We heard how people’s creed beliefs were not accommodated in different types of services used by people with mental health issues and addictions. Some women were prohibited from wearing their hijabs in hospital due to “health and safety concerns,” or had to remove their clothing in the presence of men. We also heard about some services that did not observe creed-based dietary needs. Some non-religious people said that it was hard to find addiction services that were not religion-based; one person said that, within these services, non-religious views were seen as a barrier to recovery.

[65] Race is a social construct. The Report of the Commission on Systemic Racism in the Ontario Criminal Justice System defined racialization “as the process by which societies construct races as real, different and unequal in ways that matter to economic, political and social life.” Ontario Human Rights Commission, Policy and Guidelines on Race and Racial Discrimination (Toronto: Queen’s Printer for Ontario, 2005) at 11.

[66] A study conducted in Montreal also found that African-Canadians were overrepresented in police referrals to emergency psychiatric services. G. Eric Jarvis, et al. “The Role of Afro-Canadian Status in Police or Ambulance Referral to Emergency Psychiatric Services” (2005) 56:6 Psychiatric Services 705.
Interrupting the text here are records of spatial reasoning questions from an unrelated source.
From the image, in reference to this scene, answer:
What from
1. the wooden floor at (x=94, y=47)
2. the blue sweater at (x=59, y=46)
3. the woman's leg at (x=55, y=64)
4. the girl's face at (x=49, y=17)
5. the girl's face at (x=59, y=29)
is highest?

[67] Research from the US and the UK, and some from Canada, has supported that people of African or Caribbean descent, particularly men and people who are immigrants, are disproportionately likely to be represented in the mental health and forensic mental health system and diagnosed with psychosis or schizophrenia, although multiple contributing factors need to be considered. One report states, “there are no statistics available, but psychiatric forensic units in Southwestern Ontario (including CAMH), based on anecdotal information, seem to have a disproportionately high number of men of colour, including African-Canadian men.” Pascale C. Annoual, Gilles Bibeau, Clem Marshall & Carlo Sterlin, Enslavement, Colonialism, Racism, Identity and Mental Health: Developing a new service model for Canadians of African DescentPhase I report (Toronto: CAMH, 2007) online: Centre for Addiction and Mental Health www.camh.net/publications/resources_for_professionals/EACRIMH/eacrimh_report1107.pdf at 13; G. Eric Jarvis, et al. “High rates of psychosis for black inpatients in Padua and Montreal: Different Contexts, Similar Findings” (2011) 46 Soc. Psychiatri. Epidemiol. 247; Kwame McKenzie & K. Bhui, “Institutional Racism in Mental Health Care” (Mar 2007) 334 B.M.J.649.   

[68] G. E. Jarvis, Emergency Psychiatric Treatment of Immigrants with Psychosis, (Master of Science in Psychiatry, Department of Psychiatry, McGill University, Faculty of Medicine, 2002) [unpublished] at 91;  Amos Bennewith, et al. “Ethnicity and Coercion among Involuntarily Detained Psychiatric In-patients” (2010) 196 British J. of Psychiatry 75; Rachel Spector, “Is There Racial Bias in Clinicians’ Perceptions of the Dangerousness of Psychiatric Patients? A Review of the Literature” (2001) 10:1 J. of Mental Health 5.   

[69] See Ontario Human Rights Commission, Policy on Discrimination and Language (Toronto: Queen’s Printer for Ontario, 1996), online: OHRC www.ohrc.on.ca/en/resources/Policies/lang/view.

[70] Seventy-seven percent of Francophone people in Ontario have no or rare access to alcohol treatment centres in French; 66% have no or rare access to drug addiction centres in French and 53% have no or rare access to mental health services (excluding psychiatric hospitals) in French. Office of the French Language Services Commissioner, Special Report on French Language Health Services Planning in Ontario (Queen’s Printer for Ontario, 2009) at 8, as cited by the submission by the French Language Health Services Network of Eastern Ontario.